>Just hold anon!
>Never realize your losses it will surely go up eventually!
>Stockpicking is not a meme
>John Cramer isn't a scammer or anything anon!
You've invested all of your money in a handful of companies. You stand to lose a lot of even one of those companies performs poorly. Wouldn't you prefer to spread out your investments over hundreds, or thousands of companies?
>Wouldn't you prefer to spread out your investments over hundreds, or thousands of companies?
Yes and I do that by purchasing ETFs with real money.
But this was just for fun and to test if it will work or not.
>Doesn't hedge in his portfolio
>All his picks move in the same direction
Dude, if you're not gonna buy index funds, at least buy a good mix of stocks that hedge each other a bit. Like, if you're gonna fuck around with stuff that does well in a bear market, pick a few that do well in a bull to diminish your risk.
Honestly, has no one ever been taught portfolio theory here?
I think he means like beer and fast food stocks doing good in a recession. Those stocks will still give a return in a better market. Not following?
McDonald's did really well in the recession, but chipotle, 5 guys, etc, have been doing really well now that the economy is better. People have more money for better quality.

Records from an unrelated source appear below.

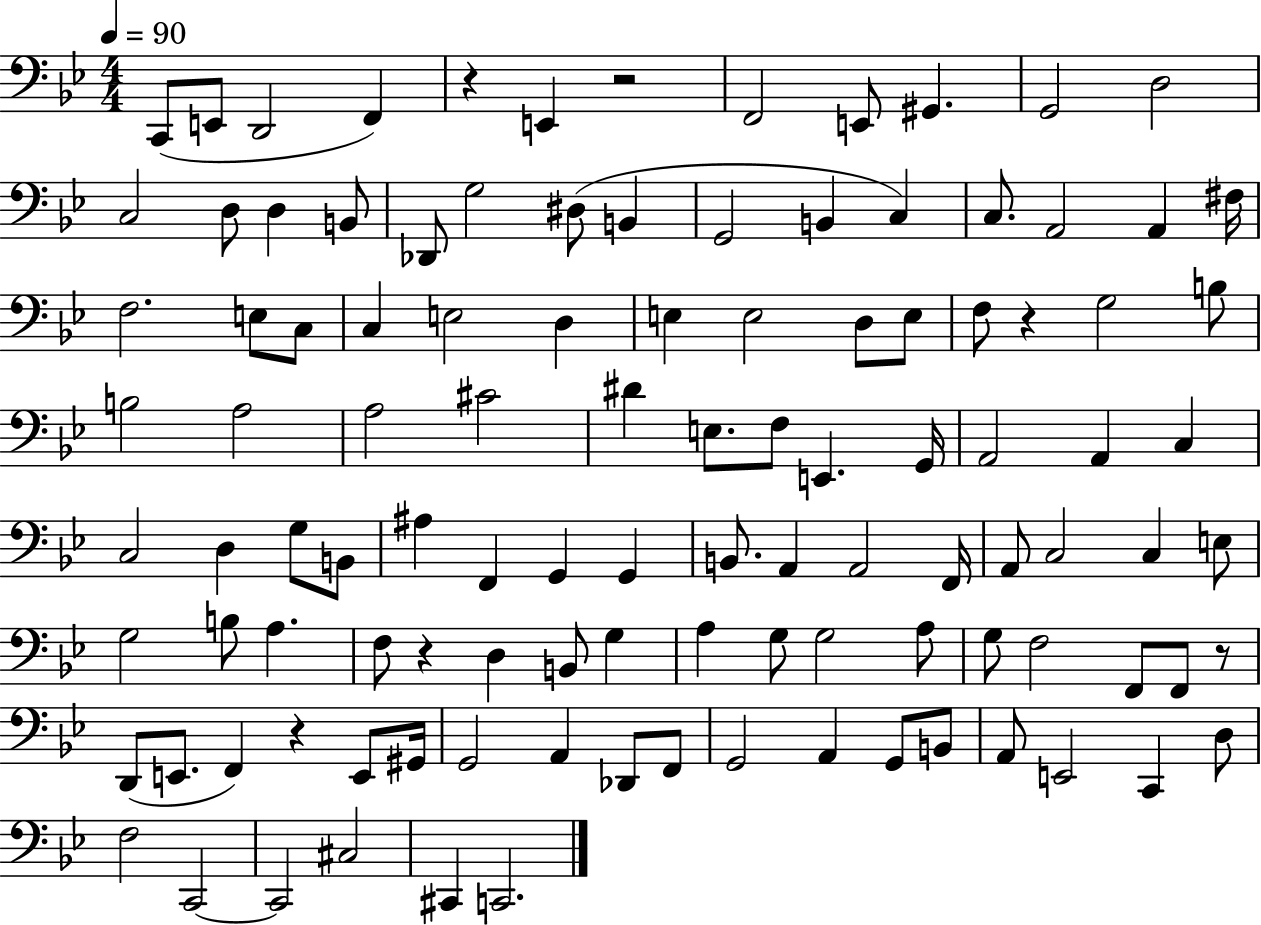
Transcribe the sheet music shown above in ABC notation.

X:1
T:Untitled
M:4/4
L:1/4
K:Bb
C,,/2 E,,/2 D,,2 F,, z E,, z2 F,,2 E,,/2 ^G,, G,,2 D,2 C,2 D,/2 D, B,,/2 _D,,/2 G,2 ^D,/2 B,, G,,2 B,, C, C,/2 A,,2 A,, ^F,/4 F,2 E,/2 C,/2 C, E,2 D, E, E,2 D,/2 E,/2 F,/2 z G,2 B,/2 B,2 A,2 A,2 ^C2 ^D E,/2 F,/2 E,, G,,/4 A,,2 A,, C, C,2 D, G,/2 B,,/2 ^A, F,, G,, G,, B,,/2 A,, A,,2 F,,/4 A,,/2 C,2 C, E,/2 G,2 B,/2 A, F,/2 z D, B,,/2 G, A, G,/2 G,2 A,/2 G,/2 F,2 F,,/2 F,,/2 z/2 D,,/2 E,,/2 F,, z E,,/2 ^G,,/4 G,,2 A,, _D,,/2 F,,/2 G,,2 A,, G,,/2 B,,/2 A,,/2 E,,2 C,, D,/2 F,2 C,,2 C,,2 ^C,2 ^C,, C,,2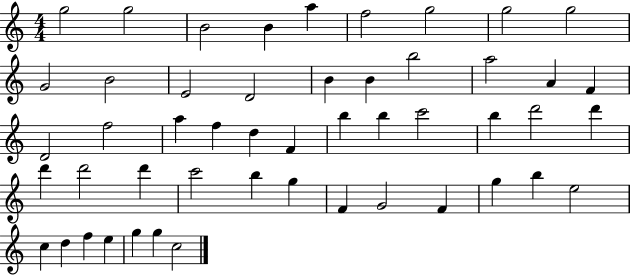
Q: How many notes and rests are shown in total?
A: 50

>McDonald's did really well in the recession, but chipotle, 5 guys, etc, have been doing really well now that the economy is better
Exactly so why would I get both of them?
Wouldn't it more or less equalize my gains? Since when we're in a recession half my stocks would be doing poorly while the others would be doing well and the opposite during a bull period.

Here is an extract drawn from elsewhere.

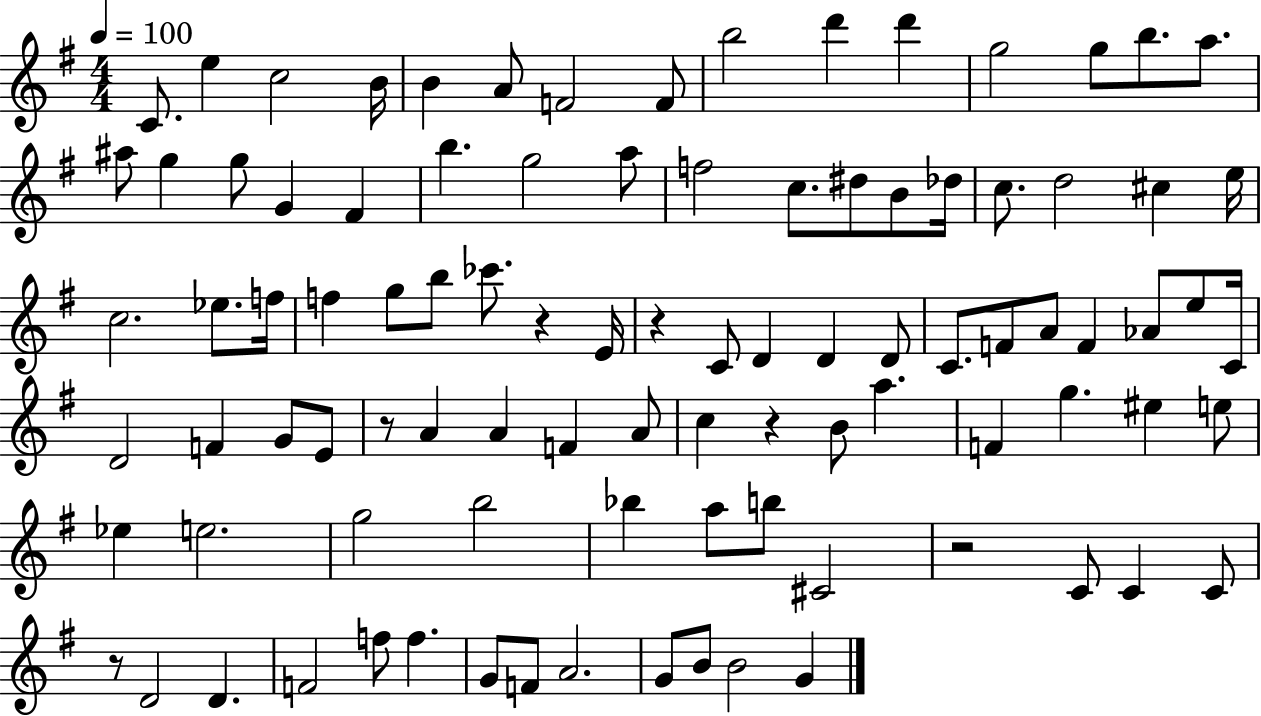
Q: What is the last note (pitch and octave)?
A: G4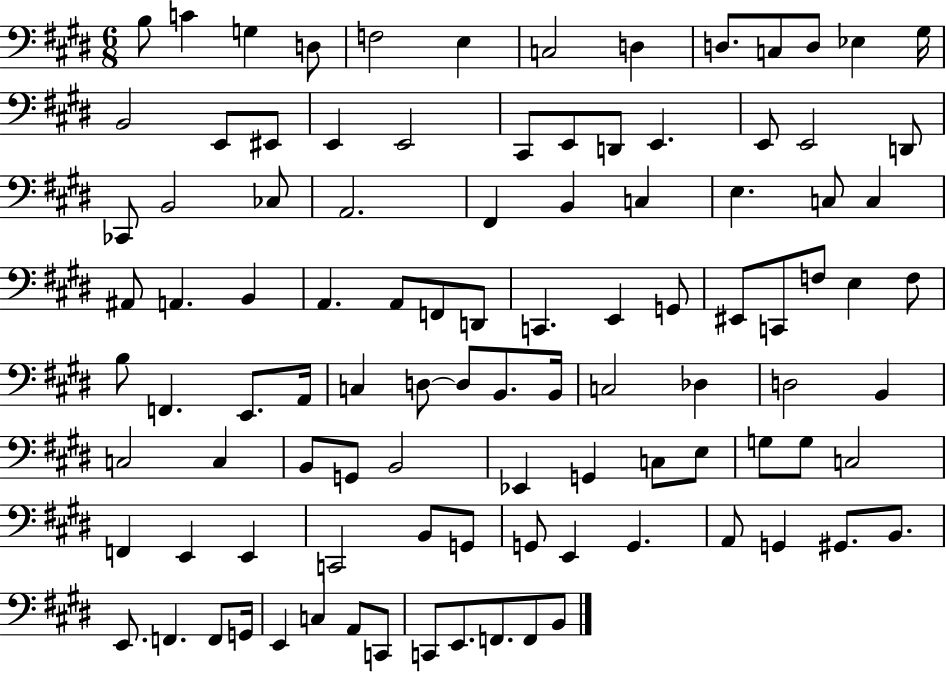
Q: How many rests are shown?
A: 0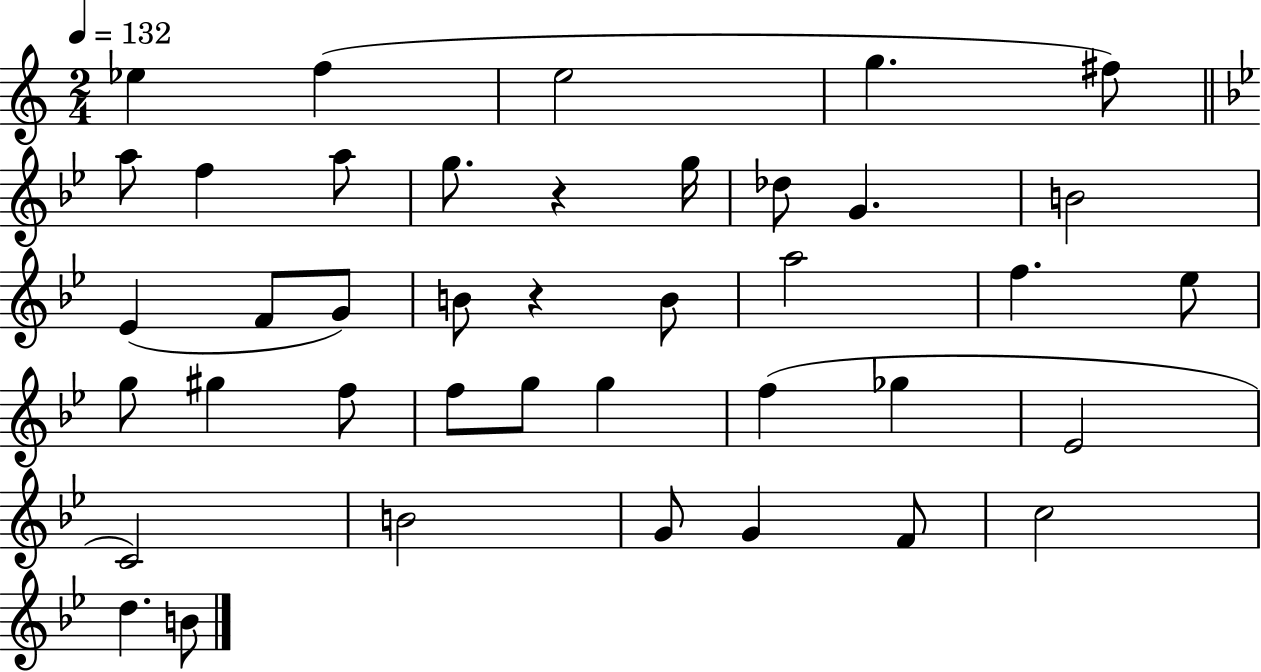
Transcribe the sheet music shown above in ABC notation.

It's unlikely that you'd pick two stocks with perfectly negative correlation. You'd also fuck around with weights, so unless you weighted equally and somehow found two stocks that had that perfect negative correlation, you'd be fine.
Key thing is you want to optimize your portfolio, which means maximizing return while minimizing risk. If you know how to use solver in excel, you could put in your stocks and their betas (because the beta of a stock measures correlation between the stock and the market) and optimize to find your weights for the optimal portfolio.
I only know this because I took an investments class and we went over this. I mainly fuck around with commodity etf's cause they interest me, and I think investing in companies is boring.
Cool thanks anon. I'll look into this more.
As I said this is just memay stocks, in real life with real money I just buy one s&p ETF whenever I have enough that trading fee is a very small percent
Except McDonald's has posted massive losses because of Japan's market for foreign food drying up. Fast food might continue to do well in the US, where poor people waste their money, but the foreign market is going to disappear. Can McDonald's, or any fast food chain, survive a foreign demand implosion?
You lower returns (on average) but also lower risk(on average).
You don't net 0 Because that implies the stocks are perfectly inversely proportional and if that were true we'd be millionaires.